Life Happens

Tentang Rumah Nenek, Dimana Kami Akan Selalu Jadi Anak Kecil

Selamat pagi kasurku yang seperti biasa terlihat menawarkan kenyamanan berlebih setiap pagi. Halo teras depan yang sering sekali menjadi bahan gerutuan. Kamu pasti rindu sekali padaku sampai-sampai menghadiahi keributan mahasiswa baru yang mempersiapkan ospek sampai jauh malam di hari pertamaku kembali. Dan halo juga kamu bangunan seberang rumah, rupanya pembangunannya belum selesai ya, pantas saja bising alat konstruksi masih menembus gendang telingaku pagi ini. Dan tentu saja, selamat datang kembali hari-hari tanpa sarapan pagi~

Ritual pertama setelah sampai di kosan tentu saja bersih-bersih lantai, meja dan piring-piring yang berdebu setelah ditinggal lebih dari setengah bulan. Oh, dan terutama saja tentu kasur! Adik saya bilang saya itu Putri Kacang Hijau, bukannya Putri Kacang Polong seperti dalam cerita dongeng, karena nggak bisa tidur kalau kasur yang digunakan ngeres, dalam bahasa Sundanya. Emm, apa ya istilah bahasa Indonesianya, “terasa seperti berpasir” mungkin? Suka bingung menemukan padananan bahasa Indonesia untuk istilah seperti itu.

Catatan

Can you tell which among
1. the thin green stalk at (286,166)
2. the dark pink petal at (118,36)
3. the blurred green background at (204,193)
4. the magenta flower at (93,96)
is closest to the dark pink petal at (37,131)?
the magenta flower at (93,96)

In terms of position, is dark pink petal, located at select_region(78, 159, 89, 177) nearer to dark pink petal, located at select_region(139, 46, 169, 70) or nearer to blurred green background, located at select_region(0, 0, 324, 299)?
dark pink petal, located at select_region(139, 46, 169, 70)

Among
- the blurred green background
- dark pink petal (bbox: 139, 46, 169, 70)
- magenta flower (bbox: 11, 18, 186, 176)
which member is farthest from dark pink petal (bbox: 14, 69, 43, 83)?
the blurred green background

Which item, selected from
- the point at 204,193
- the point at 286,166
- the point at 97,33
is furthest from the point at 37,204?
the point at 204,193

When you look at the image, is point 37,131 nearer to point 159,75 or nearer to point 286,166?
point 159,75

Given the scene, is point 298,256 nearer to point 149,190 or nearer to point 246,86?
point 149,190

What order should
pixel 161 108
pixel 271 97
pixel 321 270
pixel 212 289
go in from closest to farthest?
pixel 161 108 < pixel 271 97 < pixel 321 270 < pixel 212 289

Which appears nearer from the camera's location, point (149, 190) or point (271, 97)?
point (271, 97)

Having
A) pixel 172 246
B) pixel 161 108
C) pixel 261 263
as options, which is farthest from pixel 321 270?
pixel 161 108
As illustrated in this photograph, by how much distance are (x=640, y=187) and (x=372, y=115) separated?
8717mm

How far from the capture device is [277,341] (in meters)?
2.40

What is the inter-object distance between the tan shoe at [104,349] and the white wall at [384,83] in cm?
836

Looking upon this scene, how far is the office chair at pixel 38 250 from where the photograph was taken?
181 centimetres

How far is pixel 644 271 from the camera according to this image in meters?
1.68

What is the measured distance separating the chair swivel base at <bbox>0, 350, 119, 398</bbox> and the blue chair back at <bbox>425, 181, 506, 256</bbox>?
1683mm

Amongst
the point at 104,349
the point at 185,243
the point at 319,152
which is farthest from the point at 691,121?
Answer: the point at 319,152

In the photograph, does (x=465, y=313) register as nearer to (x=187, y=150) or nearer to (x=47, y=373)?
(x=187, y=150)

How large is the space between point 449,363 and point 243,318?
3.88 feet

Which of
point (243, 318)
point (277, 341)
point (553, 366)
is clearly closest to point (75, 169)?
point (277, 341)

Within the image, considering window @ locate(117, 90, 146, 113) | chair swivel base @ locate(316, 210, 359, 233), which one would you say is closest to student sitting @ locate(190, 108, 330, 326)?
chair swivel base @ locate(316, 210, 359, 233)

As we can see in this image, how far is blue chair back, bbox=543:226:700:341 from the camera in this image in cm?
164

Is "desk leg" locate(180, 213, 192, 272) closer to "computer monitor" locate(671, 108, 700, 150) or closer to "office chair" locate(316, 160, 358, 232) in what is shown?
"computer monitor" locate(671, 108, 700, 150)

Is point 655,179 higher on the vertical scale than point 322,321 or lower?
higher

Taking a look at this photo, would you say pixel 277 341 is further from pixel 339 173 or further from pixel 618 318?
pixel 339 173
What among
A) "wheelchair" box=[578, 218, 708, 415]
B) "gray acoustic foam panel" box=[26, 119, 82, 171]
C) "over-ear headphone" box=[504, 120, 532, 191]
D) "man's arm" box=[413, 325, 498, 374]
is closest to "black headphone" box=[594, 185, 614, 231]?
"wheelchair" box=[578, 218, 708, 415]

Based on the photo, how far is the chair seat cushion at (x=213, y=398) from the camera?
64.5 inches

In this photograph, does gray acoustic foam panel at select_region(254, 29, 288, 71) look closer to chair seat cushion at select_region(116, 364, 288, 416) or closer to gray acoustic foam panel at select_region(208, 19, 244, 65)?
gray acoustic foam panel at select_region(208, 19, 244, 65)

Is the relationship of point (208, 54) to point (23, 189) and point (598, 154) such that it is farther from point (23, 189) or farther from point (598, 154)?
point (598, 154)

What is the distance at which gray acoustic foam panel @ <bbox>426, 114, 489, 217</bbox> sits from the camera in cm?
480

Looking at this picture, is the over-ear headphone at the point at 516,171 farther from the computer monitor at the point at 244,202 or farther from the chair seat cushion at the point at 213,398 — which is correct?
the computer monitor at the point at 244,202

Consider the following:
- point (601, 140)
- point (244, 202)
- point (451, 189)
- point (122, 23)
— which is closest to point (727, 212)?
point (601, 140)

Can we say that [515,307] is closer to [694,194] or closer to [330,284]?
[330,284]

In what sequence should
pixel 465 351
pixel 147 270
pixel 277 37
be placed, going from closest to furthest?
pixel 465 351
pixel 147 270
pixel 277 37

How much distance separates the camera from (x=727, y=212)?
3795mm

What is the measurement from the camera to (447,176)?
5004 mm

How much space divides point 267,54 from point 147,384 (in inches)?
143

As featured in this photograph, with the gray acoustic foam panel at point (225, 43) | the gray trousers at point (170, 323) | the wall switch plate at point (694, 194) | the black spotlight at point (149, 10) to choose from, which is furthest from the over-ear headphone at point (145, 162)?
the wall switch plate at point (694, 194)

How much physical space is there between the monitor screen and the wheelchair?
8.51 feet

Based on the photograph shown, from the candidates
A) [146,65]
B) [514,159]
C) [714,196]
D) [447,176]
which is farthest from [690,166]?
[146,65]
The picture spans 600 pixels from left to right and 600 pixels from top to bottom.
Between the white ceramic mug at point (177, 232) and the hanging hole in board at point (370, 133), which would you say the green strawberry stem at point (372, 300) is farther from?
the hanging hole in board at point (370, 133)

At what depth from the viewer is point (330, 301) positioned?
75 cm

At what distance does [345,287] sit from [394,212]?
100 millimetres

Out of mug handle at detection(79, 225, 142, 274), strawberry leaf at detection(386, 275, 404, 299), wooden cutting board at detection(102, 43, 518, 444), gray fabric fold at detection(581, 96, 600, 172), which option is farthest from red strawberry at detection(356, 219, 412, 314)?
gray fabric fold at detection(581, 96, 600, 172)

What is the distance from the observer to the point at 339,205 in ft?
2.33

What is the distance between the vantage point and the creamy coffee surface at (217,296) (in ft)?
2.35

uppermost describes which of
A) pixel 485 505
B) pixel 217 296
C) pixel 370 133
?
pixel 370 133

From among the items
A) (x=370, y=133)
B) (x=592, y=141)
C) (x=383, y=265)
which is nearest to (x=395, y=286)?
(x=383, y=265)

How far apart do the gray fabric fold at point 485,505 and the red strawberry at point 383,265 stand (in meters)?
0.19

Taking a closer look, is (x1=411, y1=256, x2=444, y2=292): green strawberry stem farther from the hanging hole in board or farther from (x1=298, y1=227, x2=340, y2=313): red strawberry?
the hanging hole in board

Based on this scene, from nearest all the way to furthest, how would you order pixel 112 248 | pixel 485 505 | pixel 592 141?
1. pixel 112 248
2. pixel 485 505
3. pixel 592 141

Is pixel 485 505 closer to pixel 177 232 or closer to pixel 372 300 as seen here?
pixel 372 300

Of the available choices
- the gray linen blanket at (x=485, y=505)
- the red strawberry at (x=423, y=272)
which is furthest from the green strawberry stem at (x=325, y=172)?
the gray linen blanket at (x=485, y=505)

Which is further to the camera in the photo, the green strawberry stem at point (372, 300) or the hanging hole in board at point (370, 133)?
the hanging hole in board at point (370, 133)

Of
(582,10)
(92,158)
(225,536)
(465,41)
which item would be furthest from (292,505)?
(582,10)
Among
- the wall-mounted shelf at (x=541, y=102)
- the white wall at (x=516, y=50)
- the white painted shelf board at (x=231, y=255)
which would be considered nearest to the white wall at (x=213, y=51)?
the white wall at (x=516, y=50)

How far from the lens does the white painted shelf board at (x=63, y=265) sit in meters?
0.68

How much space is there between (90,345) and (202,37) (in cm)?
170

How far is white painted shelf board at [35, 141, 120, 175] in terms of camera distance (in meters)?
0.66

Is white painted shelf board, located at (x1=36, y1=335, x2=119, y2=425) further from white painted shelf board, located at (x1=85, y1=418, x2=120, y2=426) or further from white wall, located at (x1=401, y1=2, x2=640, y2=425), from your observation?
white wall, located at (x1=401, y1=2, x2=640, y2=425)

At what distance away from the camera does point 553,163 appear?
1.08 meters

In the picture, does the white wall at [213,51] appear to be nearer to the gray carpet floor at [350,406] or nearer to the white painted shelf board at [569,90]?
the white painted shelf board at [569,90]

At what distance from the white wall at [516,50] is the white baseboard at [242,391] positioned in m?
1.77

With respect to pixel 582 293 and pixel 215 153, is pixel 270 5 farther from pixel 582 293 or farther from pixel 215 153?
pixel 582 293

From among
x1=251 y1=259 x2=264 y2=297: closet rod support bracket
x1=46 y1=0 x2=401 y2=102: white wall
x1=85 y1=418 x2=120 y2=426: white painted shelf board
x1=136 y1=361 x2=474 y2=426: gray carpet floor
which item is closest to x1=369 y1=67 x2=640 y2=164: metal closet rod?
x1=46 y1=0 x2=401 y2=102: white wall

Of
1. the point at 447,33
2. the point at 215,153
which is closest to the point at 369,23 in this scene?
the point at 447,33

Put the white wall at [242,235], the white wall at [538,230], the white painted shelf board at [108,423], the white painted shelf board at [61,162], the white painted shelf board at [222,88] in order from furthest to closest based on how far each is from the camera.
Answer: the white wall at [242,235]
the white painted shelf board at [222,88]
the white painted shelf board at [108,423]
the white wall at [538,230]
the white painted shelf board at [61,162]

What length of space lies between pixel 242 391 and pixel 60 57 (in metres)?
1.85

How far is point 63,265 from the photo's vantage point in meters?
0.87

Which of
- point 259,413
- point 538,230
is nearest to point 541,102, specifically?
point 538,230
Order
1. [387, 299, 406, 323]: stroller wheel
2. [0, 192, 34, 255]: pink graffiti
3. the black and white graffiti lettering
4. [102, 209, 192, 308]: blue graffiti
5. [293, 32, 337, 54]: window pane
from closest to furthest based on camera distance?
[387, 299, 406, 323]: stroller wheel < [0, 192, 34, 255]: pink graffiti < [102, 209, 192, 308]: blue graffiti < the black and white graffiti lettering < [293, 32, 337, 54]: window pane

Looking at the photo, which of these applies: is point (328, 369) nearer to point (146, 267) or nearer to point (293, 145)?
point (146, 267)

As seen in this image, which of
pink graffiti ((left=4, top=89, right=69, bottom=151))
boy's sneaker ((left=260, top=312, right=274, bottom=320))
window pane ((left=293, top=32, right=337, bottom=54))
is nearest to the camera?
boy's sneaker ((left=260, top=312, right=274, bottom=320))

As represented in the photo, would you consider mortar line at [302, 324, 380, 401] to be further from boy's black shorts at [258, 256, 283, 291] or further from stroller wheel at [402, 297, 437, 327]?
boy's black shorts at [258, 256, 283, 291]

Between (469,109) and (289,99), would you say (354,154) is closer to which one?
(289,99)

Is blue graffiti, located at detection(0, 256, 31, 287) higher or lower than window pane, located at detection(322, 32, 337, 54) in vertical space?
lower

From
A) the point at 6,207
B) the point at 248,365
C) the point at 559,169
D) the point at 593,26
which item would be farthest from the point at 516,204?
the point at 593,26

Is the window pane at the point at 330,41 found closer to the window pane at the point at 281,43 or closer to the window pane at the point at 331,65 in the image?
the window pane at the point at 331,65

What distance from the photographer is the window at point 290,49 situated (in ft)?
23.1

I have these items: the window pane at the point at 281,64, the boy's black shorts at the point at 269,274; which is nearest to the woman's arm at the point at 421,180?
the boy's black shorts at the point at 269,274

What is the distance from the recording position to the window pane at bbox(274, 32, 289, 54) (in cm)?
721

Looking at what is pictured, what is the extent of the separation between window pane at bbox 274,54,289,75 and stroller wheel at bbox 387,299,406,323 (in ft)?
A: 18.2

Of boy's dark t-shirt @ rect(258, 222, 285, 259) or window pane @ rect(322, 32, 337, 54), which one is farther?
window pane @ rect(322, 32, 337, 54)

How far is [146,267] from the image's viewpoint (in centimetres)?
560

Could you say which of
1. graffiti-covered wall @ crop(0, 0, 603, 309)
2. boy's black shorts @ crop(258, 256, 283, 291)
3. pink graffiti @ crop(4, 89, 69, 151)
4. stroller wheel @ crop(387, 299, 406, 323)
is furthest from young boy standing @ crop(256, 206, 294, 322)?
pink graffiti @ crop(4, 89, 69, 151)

Tugas Latihan> Ketik ulang bagian teks dokumen di atas tanpa mengubah satu kata pun, mulai dari "Ritual pertama setelah" dan berakhir pada "istilah seperti itu.".

Jawaban Tertulis>
Ritual pertama setelah sampai di kosan tentu saja bersih-bersih lantai, meja dan piring-piring yang berdebu setelah ditinggal lebih dari setengah bulan. Oh, dan terutama saja tentu kasur! Adik saya bilang saya itu Putri Kacang Hijau, bukannya Putri Kacang Polong seperti dalam cerita dongeng, karena nggak bisa tidur kalau kasur yang digunakan ngeres, dalam bahasa Sundanya. Emm, apa ya istilah bahasa Indonesianya, “terasa seperti berpasir” mungkin? Suka bingung menemukan padananan bahasa Indonesia untuk istilah seperti itu.